((
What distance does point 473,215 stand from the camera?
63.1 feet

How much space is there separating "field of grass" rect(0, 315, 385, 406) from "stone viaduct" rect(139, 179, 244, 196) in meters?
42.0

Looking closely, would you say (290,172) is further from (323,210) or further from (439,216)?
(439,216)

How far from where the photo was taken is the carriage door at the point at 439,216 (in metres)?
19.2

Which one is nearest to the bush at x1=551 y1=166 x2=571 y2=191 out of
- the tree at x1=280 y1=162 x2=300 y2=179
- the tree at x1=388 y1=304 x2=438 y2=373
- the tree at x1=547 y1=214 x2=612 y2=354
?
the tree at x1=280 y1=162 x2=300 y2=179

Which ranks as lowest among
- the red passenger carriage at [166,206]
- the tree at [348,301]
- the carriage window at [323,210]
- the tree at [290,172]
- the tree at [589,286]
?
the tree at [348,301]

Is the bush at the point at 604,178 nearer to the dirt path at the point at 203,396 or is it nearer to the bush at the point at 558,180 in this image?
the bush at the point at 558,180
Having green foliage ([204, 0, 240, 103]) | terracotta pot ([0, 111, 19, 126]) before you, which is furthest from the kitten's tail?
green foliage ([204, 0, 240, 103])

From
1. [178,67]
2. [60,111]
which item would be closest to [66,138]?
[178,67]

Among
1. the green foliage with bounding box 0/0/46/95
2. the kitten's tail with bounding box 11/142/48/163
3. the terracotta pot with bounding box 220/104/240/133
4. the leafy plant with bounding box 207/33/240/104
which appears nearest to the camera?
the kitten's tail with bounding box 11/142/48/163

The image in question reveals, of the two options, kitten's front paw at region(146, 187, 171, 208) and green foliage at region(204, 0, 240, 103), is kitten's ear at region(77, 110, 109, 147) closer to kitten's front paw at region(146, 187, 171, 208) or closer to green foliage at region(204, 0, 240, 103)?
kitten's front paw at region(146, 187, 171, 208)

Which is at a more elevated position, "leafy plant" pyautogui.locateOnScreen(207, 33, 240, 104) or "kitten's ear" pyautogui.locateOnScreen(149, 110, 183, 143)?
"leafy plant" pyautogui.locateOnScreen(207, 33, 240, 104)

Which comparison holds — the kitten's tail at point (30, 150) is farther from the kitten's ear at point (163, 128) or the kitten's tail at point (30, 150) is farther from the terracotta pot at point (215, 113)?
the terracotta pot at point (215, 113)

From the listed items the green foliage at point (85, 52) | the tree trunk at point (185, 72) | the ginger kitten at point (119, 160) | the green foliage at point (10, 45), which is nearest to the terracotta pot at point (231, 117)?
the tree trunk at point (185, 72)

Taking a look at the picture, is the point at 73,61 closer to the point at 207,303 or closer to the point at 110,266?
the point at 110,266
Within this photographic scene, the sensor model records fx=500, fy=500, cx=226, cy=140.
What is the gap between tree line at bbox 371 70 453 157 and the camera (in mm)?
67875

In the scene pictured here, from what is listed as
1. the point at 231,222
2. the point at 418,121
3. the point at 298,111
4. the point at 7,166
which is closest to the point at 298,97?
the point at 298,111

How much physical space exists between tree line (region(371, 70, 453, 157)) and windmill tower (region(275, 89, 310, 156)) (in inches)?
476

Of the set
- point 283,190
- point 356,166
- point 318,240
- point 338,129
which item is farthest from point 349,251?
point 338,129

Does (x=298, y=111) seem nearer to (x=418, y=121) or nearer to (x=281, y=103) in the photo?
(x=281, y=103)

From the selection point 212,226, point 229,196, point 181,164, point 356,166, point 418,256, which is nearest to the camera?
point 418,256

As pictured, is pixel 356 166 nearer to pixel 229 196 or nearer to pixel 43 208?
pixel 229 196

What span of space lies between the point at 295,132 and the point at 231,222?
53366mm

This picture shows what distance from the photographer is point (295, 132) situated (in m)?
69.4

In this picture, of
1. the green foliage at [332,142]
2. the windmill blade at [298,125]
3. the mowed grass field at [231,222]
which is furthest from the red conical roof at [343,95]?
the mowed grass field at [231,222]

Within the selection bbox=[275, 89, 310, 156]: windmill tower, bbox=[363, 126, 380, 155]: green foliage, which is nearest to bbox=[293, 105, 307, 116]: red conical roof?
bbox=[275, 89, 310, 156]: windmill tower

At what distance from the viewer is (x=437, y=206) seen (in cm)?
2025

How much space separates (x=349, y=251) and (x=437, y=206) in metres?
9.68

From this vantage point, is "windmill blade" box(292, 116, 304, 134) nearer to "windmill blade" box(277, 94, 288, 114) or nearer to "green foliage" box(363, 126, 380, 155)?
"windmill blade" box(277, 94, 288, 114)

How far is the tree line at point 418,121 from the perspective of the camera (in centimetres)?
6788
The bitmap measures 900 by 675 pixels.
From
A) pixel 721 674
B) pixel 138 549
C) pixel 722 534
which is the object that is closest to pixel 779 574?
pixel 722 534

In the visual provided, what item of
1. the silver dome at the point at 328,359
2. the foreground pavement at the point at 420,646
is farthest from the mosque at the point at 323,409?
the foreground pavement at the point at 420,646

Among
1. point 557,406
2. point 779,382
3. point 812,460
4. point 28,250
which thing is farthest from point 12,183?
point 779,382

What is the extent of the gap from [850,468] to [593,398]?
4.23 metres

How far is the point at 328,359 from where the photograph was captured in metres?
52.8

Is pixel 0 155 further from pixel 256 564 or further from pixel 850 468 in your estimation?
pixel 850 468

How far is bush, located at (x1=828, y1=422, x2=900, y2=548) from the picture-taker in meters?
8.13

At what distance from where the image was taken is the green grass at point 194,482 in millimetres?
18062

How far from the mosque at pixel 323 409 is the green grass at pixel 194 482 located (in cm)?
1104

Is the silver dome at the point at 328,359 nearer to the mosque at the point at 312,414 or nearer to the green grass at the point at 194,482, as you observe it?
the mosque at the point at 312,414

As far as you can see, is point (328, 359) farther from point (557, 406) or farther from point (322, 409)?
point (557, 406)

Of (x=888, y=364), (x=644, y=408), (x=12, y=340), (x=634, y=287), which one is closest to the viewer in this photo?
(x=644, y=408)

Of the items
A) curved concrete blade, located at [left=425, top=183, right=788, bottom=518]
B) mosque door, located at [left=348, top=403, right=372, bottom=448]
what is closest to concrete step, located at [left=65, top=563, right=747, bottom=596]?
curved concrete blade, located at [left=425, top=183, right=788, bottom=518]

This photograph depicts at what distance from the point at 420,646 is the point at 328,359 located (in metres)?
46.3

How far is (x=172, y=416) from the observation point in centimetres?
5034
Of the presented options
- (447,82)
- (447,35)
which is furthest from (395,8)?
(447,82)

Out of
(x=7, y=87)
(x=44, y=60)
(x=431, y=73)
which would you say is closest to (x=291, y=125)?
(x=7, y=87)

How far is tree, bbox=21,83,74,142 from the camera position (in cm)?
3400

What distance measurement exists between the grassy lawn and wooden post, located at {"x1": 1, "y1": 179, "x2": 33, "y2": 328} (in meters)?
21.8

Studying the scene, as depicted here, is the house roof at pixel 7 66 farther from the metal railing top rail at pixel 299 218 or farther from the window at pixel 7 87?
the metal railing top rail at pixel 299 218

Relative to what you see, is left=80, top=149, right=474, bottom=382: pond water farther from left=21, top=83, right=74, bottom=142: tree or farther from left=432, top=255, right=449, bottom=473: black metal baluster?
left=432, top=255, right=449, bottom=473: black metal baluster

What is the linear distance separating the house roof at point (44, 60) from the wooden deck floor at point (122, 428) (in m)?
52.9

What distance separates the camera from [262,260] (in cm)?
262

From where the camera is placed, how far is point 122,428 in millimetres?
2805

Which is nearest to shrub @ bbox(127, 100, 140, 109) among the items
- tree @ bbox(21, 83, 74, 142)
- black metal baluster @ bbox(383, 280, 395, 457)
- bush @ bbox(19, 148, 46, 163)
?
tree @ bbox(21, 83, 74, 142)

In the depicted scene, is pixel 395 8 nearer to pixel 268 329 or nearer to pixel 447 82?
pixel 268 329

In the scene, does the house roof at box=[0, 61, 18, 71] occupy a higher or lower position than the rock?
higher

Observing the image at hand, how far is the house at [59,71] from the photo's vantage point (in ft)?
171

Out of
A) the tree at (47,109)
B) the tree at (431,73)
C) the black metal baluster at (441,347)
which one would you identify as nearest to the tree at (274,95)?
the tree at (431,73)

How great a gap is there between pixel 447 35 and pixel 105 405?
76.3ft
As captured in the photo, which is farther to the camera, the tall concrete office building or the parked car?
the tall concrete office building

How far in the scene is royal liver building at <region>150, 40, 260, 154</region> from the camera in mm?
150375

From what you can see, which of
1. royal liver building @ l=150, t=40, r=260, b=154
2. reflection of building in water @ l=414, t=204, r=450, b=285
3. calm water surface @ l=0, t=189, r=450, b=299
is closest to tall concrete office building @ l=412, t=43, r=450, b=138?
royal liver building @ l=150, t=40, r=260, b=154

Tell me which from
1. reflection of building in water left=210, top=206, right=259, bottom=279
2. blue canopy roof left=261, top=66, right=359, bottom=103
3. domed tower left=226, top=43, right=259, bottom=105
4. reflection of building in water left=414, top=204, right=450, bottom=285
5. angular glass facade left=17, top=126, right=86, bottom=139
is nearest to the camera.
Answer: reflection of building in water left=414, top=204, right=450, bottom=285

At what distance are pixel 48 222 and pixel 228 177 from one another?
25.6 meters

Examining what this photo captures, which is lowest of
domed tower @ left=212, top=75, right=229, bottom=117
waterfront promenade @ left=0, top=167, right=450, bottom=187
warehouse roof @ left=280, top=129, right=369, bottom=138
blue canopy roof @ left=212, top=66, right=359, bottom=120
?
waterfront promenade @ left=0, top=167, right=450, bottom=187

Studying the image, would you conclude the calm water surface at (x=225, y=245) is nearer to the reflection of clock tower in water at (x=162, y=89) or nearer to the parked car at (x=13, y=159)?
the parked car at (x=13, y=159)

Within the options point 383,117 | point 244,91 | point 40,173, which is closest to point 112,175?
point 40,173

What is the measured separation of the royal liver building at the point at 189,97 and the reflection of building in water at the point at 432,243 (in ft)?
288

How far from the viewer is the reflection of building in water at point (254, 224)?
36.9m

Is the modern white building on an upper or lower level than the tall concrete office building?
))
WRITTEN TASK: Nothing but the lines from the line with "Studying the image, would" to the last line of the listing above should appear; please retype them exactly, both ends included.

CORRECT RESPONSE:
Studying the image, would you conclude the calm water surface at (x=225, y=245) is nearer to the reflection of clock tower in water at (x=162, y=89) or nearer to the parked car at (x=13, y=159)?
the parked car at (x=13, y=159)

Within the options point 383,117 | point 244,91 | point 40,173, which is closest to point 112,175?
point 40,173

What is the measured separation of the royal liver building at the point at 189,97 and the reflection of building in water at the point at 432,243 (in ft)?
288

How far from the viewer is the reflection of building in water at point (254, 224)?
36.9m

Is the modern white building on an upper or lower level than the tall concrete office building?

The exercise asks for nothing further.